July 24, 2004

All's I know is ...

The Language Log bat signal went up in the sky over Strange Doctrines yesterday, where "Tadlow Windsor II" asked:

A blog post by Stuart Buck about his daughter's declination of subject rather than verb reminded me of a generatively unrelated if phonologically similar construction I've been hearing a lot, viz., 'Alls I know is, ...' (or is it 'All's I know is, ...'?).

I'm not sure quite what to make of this. Looks like a job for Language Log.

We're always glad to be of assistance to citizenry in language-related distress. As for "all's I know is...", the linguistic superheros over at Linguist List handled this one back in 1992, when Mike Carter wrote:

Reply to Ron Smyth on "all's I know...." This looks like a contraction of "all as I know..." similar to "there's some as....." for "there are some who..."a regular feature of my childhood dialect (English, East Kent), and presumably influenced by Scandinavian, where I believe "som" can be both a relative pronoun and the equivalent of "as".

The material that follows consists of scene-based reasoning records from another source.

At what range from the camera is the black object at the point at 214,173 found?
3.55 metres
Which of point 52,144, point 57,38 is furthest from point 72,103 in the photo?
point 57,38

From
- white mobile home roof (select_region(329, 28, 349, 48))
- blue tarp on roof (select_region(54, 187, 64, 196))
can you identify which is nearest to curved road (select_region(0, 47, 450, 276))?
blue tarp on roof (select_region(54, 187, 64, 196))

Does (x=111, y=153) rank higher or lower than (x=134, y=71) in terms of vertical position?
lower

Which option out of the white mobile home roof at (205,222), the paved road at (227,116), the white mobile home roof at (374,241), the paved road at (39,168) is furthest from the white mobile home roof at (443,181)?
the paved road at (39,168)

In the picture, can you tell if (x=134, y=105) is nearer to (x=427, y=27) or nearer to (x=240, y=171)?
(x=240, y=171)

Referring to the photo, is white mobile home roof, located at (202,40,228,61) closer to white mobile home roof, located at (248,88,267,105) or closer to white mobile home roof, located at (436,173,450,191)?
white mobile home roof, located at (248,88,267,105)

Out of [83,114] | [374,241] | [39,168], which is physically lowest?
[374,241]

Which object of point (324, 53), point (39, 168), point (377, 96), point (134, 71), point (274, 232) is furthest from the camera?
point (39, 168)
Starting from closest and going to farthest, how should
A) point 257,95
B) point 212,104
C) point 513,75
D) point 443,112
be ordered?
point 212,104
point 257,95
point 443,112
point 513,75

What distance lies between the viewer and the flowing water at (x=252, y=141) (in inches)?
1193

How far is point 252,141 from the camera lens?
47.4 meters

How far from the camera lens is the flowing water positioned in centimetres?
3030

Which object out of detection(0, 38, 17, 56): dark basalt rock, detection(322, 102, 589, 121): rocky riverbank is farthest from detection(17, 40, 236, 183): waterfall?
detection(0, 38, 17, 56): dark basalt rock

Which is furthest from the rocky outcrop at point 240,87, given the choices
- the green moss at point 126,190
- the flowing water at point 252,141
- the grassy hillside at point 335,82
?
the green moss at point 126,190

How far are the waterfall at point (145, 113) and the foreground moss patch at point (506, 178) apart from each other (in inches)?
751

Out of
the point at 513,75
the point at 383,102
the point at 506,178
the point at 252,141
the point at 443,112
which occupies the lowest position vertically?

and Scott Delancey expressed a similar opinion:

_All's I know is_ would be perfectly regular in a dialect with _as_ as a relative marker (as in _Them as has, gets_) -- All as (= that) I know is. I've always assumed that this was the analysis; any reason not to think so?

Brian Teaman, on the other hand, said that for him, the contracted form was a frozen idiom without any uncontracted variant:

"Alls I know" is one feature I have in my English that doesn't seem to be common on the East Coast. I must have acquired this in Lorain, Ohio (near Cleveland) where I grew up. Others have pointed out that it struck them as unusual. I think I can credit Peter Patrick for first pointing it out to me.

As for the analysis "All as I know", alls I know is it might be a historical fact but it is not part of my understanding of the form. To me, it was always just "all" with an "s" attached. I absolutely cannot say the full form "as" in this context. And, until now, I don't think I ever wrote it down; perhaps this could be some indication that I recognized it as non-standard, or at least only a spoken form.

while Ellen Contini-Morava offered an explanation for Brian's intuitions:

on "all's I know is...": I had always heard that this was a dialect form of "all", retaining an -s originally derived from German "alles"-- no connection to the copula at all. Is it found outside of areas that were settled by German speakers?

So there's apparently a dialect in which "all's" is a special colloquial form, perhaps influenced by German alles, but the more productive (and I think more widespread pattern) is for as to be used as a substitute for that in certain contexts. Among the contexts that come to mind for me, besides the ones already cited by Mike Carter and Scott Delancy, are

I don't know as I agree.
He's the one as needs to apologize.

As for Stuart Buck's daughter's hypothesis about where English verbal inflections should go

he's want to go
it's make me happy

I agree with Tadlow Windsor II that this is a different thing entirely. And I very much doubt, by the way, that the young lady is really putting verbal endings on the subject -- it's much more plausible that she's just overgeneralizing the location of 's and 'd between subject and verb in phrases like "she's fallen" or "it's raining".

Turning back to "all's I know" and the like, it's not easy to find other examples via Google, but here's one:

( link) Them as can do has to do for them as can't. And someone has to speak up for them as has no voices.

and here's a whole little bouquet, though of artificial flowers:

Them as has, gets.
Them as ain't should have been.
Them as didn't belonged to the wrong pahty.
Them as don't care can go away.
Them as ain't , is.
Them as reads old New England proverbs is teched, I 'low.

By the way, a Google search on "all's I know" turns up the two Linguist List issues that I quoted, as the fourth and fifth items in the list returned -- use the net, Luke!